Japan Culture Series 17: Ninjō

    In the social composition of the Japanese being exists the very real conflict between social obligation and personal feelings. These personal feelings are known as Ninjō. In an earlier blog here I spoke of social obligation, otherwise known as giri. This social obligation plays such a strong role in Japanese culture that it is often expected that one yield personal desires and feelings to it unquestioningly. However, this does not mean that personal feelings are absent. For example Japanese employees are expected to provide excellent service to customers even when treated very poorly. The honor of the company as well as the duty of the individual are at stake, so the insults must be taken. Whereas in the Western world a insult by a customer may or may not be taken so kindly; company or not! We may now understand how pressure could easily build up within each person as they continually deny themselves in order to fulfill social obligations.
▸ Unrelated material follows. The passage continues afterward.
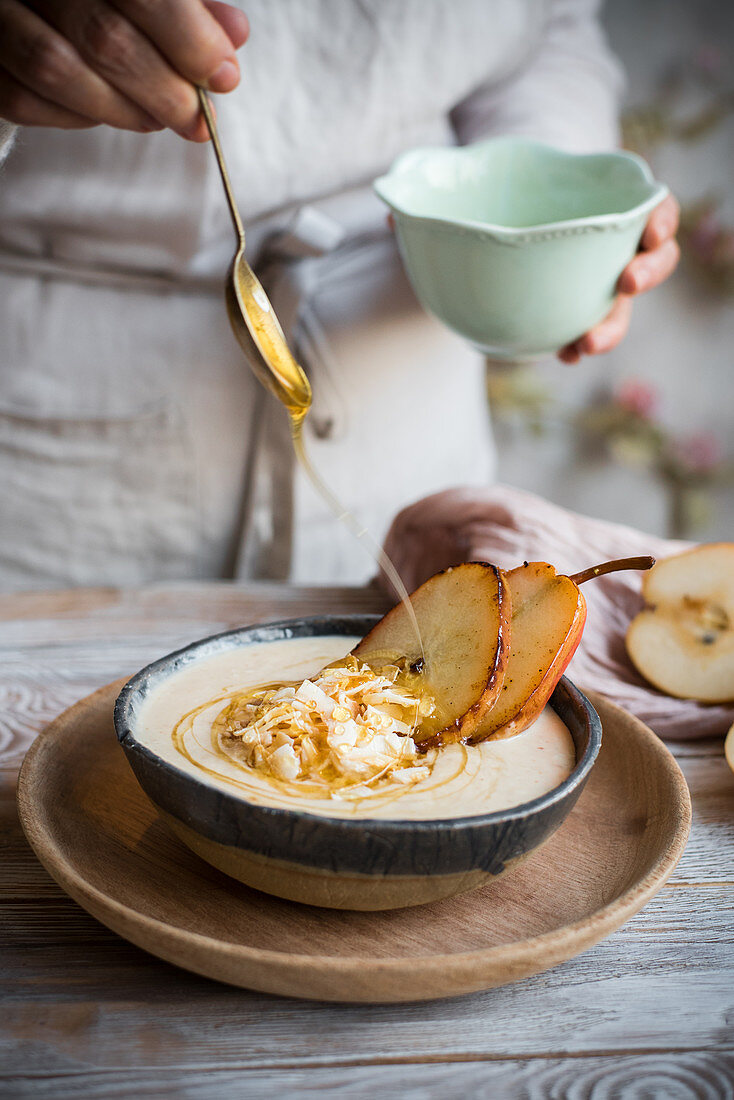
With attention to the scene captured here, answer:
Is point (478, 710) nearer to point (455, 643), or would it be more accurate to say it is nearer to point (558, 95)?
point (455, 643)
Perhaps this is one reason why Japanese life can be stressful.

    To an extent no matter where we are at in our lives we all deal with certain social obligations. However in Japan social obligation has been taken to a high degree as they have been integrated into every aspect of life. This especially becomes painfully obvious to the newly born-again Christian when trying to live every day life here. There are great expectations to conform to religious ceremonies, work obligations, and other various activities – which can bring great conflicts within the Christian conscience. What happens when in order to keep your job it is expected to drink after work every night? What happens when the school requires your child to do something against their beliefs? What do you do when your family pressures you into breaking your convictions? These are all real pressures that Japanese Christians face in a strong group oriented society. By default these brave men and women have to 'Dare to be a Daniel'. Perhaps this is why few here choose to become Christians, or are very quiet about telling anyone that they are a Christian. In reality no matter where we live in the world we have to make a decision to either go along with the world or to oppose it. We must ask ourselves if we are going to be of the world or in the world witnessing to it of Christ. May God grant us the resolve to live a Christ-honoring life!